|
PRISM: Controllable Diffusion for Compound Image Restoration with Scientific Fidelity |
Soundness: 1: poor
Presentation: 3: good
Contribution: 2: fair
Rating: 2: reject
Confidence: 3: You are fairly confident in your assessment. It is possible that you did not understand some parts of the submission or that you are unfamiliar with some pieces of related work. Math/other details were not carefully checked. |
The authors argue that the current unified processing pipeline adopted for image restoration in the scientific field may introduce redundant restoration types, which could counter productively lead to the loss of authentic information. Therefore, the authors aim to provide a controllable mechanism, Controllable Diffusion, to enable experts to select specific restoration types to avoid the aforementioned dilemma.
A.The authors present a novel perspective in addressing the issue.
B. The amount of work undertaken is solid.
>- They constructed a brand-new dataset and employed the latest relevant methods (mostly works from 2024) to demonstrate the superiority of the proposed approach.
I think subjective assumptions and the unconvincing problem-solving approach are the most prominent issues.
A.Subjective assumptions
>- A.1 Taking underwater image restoration, as mentioned in the article, as an example. The authors identify three types of distortions: low light, scattering, and wavelength dependency. Since these distortions act on the same image, any single restoration method may inadvertently damage useful information. Therefore, the core of fidelity preservation should lie in the precision of each restoration. However, the authors' equivalence of precision with controllability over the quantity and types of restoration is a unconvincing subjective assumption.
>- A.2 It is possible that the most appropriate combination of restoration types has already been implicitly learned by the model through training. However, the authors have neither experimentally nor theoretically refuted the aforementioned viewpoint nor provided substantive support for their own hypothesis.
>- A.3 The authors arbitrarily set the number of distortion types to 3, which is overly simplistic and lacks justification. This approach may fails to flexibly handle complex scenarios.
B.Unconvincing problem-solving approach
>- B.1 The core idea of artificial intelligence is to employ machine intelligence to replace human thinking. When encountering problems, the focus should be on solving them directly, rather than reversely introducing human labor costs to empower machines.
>- B.2 Although the experimental results show some improvement, these enhancements are not significant. Moreover, there is a lack of relevant analysis regarding the extent to which such improvements stem from the investment in human labor costs and whether they offer cost-effectiveness. Additionally, the ablation experiments fail to fully elucidate the impact of distortion type settings and their dependence on accurate expert guidance.

> _Assignment 1_
In the review, what three types of distortion do the authors identify for underwater image restoration?
> _Assignment 2_
Translate this sentence from the review into Spanish: "They constructed a brand-new dataset and employed the latest relevant methods (mostly works from 2024) to demonstrate the superiority of the proposed approach."
> _Assignment 3_
According to the review, why should the core of fidelity preservation lie in the precision of each restoration?
The listing after this review is separate material.

(Items from a data source)
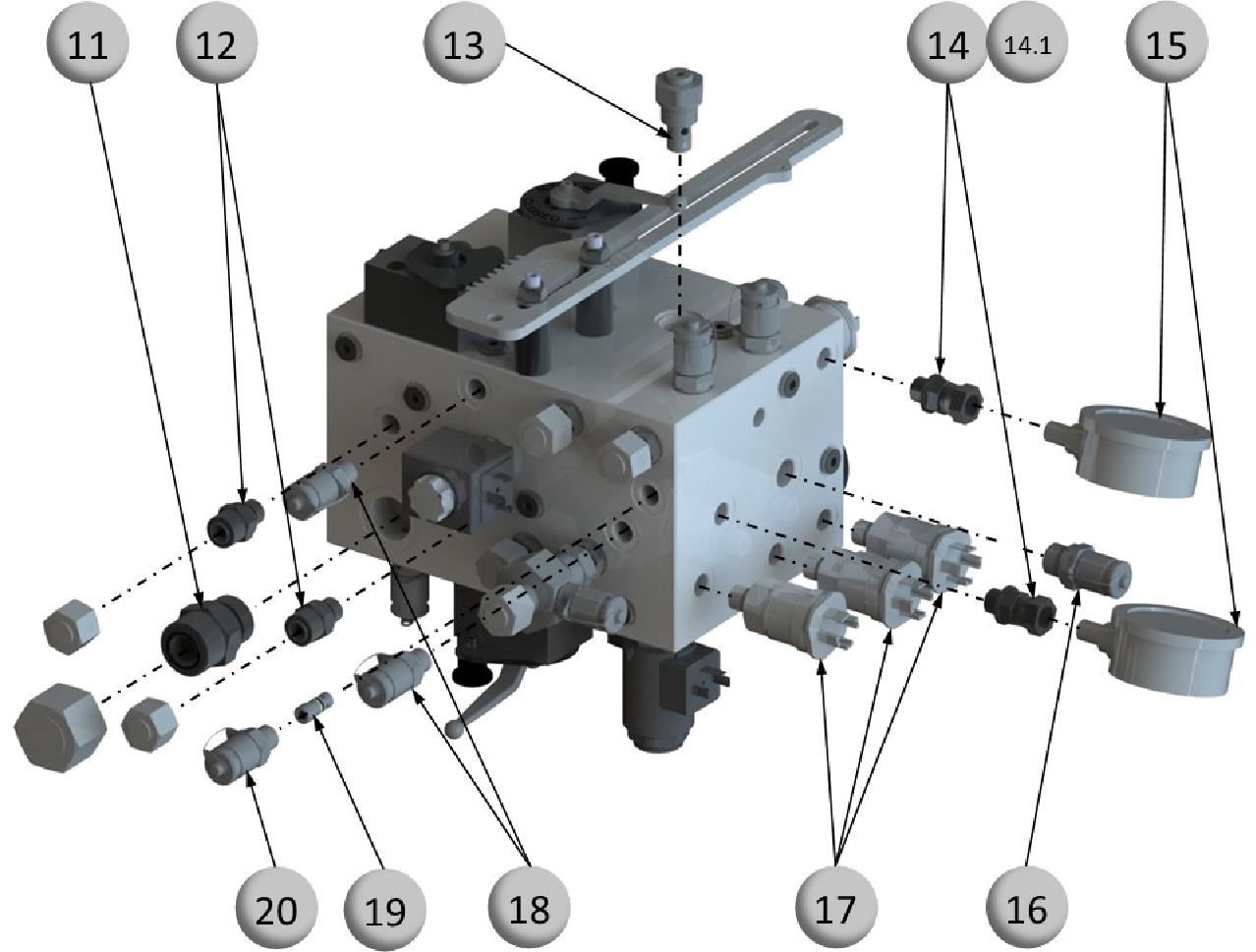 11
12
13
14
14.1
15
20
19
18
17
16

> _Written reply 1_
Low light, scattering, and wavelength dependency.

> _Written reply 2_
Construyeron un conjunto de datos completamente nuevo y emplearon los métodos pertinentes más recientes (en su mayoría trabajos de 2024) para demostrar la superioridad del enfoque propuesto.

> _Written reply 3_
The distortions act on the same image, so any single restoration method may inadvertently damage useful information.